Exercise requirements → The entries are to be returned exactly as written.

[Supplied data Boundary: Start]

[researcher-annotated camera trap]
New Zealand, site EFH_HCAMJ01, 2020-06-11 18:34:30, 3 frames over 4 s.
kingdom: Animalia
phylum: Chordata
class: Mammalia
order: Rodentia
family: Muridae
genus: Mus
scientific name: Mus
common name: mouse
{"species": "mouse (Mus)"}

[Supplied data Boundary: End]

Answer for this exercise →
[researcher-annotated camera trap]
New Zealand, site EFH_HCAMJ01, 2020-06-11 18:34:30, 3 frames over 4 s.
kingdom: Animalia
phylum: Chordata
class: Mammalia
order: Rodentia
family: Muridae
genus: Mus
scientific name: Mus
common name: mouse
{"species": "mouse (Mus)"}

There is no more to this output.